Cinderford Northern Quarter – Site Investigation Works

Andrew Bluett and Mike Smart attended a briefing organised by Homes and Communities Agency and the Forest of Dean District Council at the council offices in Coleford on Friday 9th May regarding further site investigation works to be carried out at the CNQ site over the next few weeks.


The geophysical engineering contractor and professional ecologists lined up, under the watchful eye of the promoter, Homes and Communities Agency, to give the presentation which illustrated and described archaeological and geophysical investigation works to be carried out.


The archaeological works are intended to locate and seek more detail on former industrial remains including tramways and the like in various areas;


The geophysical investigations are aimed at locating a high pressure gas main that crosses the site, the route and details of which are apparently completely unknown, the detail of the limits, depths etc. of the opencast excavations and any other physical difficulties under the proposed development areas. The means of carrying out the geophysical investigation will include the use of 4 – 6 “low impact” drilling rigs and a variety of testing methods on a number of pre-determined lines, primarily across the site around the lake and between it and the Newtown/Steam Mills settlement areas to discover the characteristics of the ground below.


The works are to be carried out under a “European Protected Species” licence granted last week because of the known presence of the European-protected Great Crested Newt, and will commence on Monday 12th May, lasting for approximately 6 weeks.


Ahead of any work to be carried out we were assured that ecologists (from TACP, Cardiff – “Our Vision is the Future”) going ahead of the machines on hands and knees would carry out a “fingertip search”. There will be resident ecologists on site throughout the duration of the works who will monitor all species that may be affected, specifically the Great Crested Newts, reptiles and ground nesting birds. Species not specially protected like the Great Crested Newt would be subject to RAMs (Reasonable Avoidance Measures) which it was suggested would include 10 metre exclusion zones.


We were also advised that excavations would not in any single case last for more than a full working day, that spot boards and traffic mats would be placed to protect the ground and species under the working areas, that all spoil would be reinstated in the reverse order from which it is extracted and that there would be a full “audit trail” of documentation covering the ecological management protocol.


It was stated that ecological and archaeological information would be made public via the planning portal on the FoDDC web-site.


It is regrettable that this work is to be carried out at this time of year, in the midst of the breeding and reproductive season for most of the species inhabiting the site. Andrew Bluett advised the meeting that there were ground nesting Tree Pipits in the work area last year and that it was likely to be so this spring. On Sunday 11th May a discussion with Rob Husbands and a site visit confirmed that there were at least two Tree Pipit nests on the site in 2013 and that two singing males are currently present along with at least two Chiff Chaffs and five Willow Warblers. We are of course also fully aware of the habitation by the various reptiles, amphibians and invertebrates across the area.

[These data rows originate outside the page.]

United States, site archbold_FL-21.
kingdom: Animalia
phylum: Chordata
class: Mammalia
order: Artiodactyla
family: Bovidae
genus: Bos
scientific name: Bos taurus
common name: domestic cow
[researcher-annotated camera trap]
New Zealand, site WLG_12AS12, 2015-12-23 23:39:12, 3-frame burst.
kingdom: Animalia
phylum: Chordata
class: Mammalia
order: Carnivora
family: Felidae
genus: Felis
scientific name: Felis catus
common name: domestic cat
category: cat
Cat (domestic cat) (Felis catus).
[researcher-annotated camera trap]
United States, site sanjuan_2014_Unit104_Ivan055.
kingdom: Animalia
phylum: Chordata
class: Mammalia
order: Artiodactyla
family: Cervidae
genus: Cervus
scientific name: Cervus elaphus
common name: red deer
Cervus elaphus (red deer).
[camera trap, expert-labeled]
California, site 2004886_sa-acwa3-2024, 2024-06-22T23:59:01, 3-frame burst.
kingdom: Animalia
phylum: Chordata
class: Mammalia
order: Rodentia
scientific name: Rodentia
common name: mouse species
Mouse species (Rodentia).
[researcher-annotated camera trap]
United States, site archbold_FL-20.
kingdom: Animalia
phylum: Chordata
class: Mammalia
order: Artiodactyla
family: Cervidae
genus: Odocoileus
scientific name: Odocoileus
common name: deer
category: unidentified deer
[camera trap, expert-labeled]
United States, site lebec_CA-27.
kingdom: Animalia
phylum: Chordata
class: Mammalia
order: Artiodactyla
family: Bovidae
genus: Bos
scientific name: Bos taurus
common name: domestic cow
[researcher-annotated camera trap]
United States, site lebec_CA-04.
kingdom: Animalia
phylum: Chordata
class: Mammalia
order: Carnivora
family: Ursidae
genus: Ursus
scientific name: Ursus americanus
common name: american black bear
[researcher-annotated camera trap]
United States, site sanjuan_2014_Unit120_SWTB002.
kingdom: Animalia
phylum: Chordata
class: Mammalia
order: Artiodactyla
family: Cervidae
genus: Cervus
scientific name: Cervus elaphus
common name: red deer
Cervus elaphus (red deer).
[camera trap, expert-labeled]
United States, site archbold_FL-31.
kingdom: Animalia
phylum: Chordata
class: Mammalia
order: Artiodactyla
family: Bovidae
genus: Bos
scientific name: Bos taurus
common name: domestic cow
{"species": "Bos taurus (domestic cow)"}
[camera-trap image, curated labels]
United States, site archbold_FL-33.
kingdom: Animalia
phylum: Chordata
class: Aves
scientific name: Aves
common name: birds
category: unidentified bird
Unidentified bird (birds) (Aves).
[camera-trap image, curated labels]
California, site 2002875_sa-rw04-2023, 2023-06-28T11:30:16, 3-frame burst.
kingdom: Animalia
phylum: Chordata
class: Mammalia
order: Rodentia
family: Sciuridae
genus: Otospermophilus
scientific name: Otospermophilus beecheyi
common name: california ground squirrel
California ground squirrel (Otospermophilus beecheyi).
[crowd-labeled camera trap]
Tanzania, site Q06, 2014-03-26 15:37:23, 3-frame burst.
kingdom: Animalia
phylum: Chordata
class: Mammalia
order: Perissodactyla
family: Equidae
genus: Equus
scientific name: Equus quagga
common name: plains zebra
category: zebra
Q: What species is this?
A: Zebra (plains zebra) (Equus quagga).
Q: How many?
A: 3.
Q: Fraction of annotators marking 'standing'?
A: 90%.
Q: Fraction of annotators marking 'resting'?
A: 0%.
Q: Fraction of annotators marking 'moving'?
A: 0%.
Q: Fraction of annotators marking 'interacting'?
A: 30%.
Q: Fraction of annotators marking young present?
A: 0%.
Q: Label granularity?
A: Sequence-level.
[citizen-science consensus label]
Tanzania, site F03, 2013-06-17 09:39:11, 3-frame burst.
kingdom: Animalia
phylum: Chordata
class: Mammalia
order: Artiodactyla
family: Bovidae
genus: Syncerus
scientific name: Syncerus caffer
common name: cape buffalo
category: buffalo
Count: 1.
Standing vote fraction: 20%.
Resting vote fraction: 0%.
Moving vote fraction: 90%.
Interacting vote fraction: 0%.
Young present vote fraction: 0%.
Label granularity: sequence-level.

Andrew Bluett has postponed the next proposed GNS site visit to the 17th May so that any effects of the first weeks-worth of this work might be observed.


GNS will be considering the issues of the proposed land swap and the hybrid planning application over the next few days and in consultation with GWT will decide what comments we will make on both of these issues. We have received some information and comment already from specialists and will take these thoughts into account before making our own comments.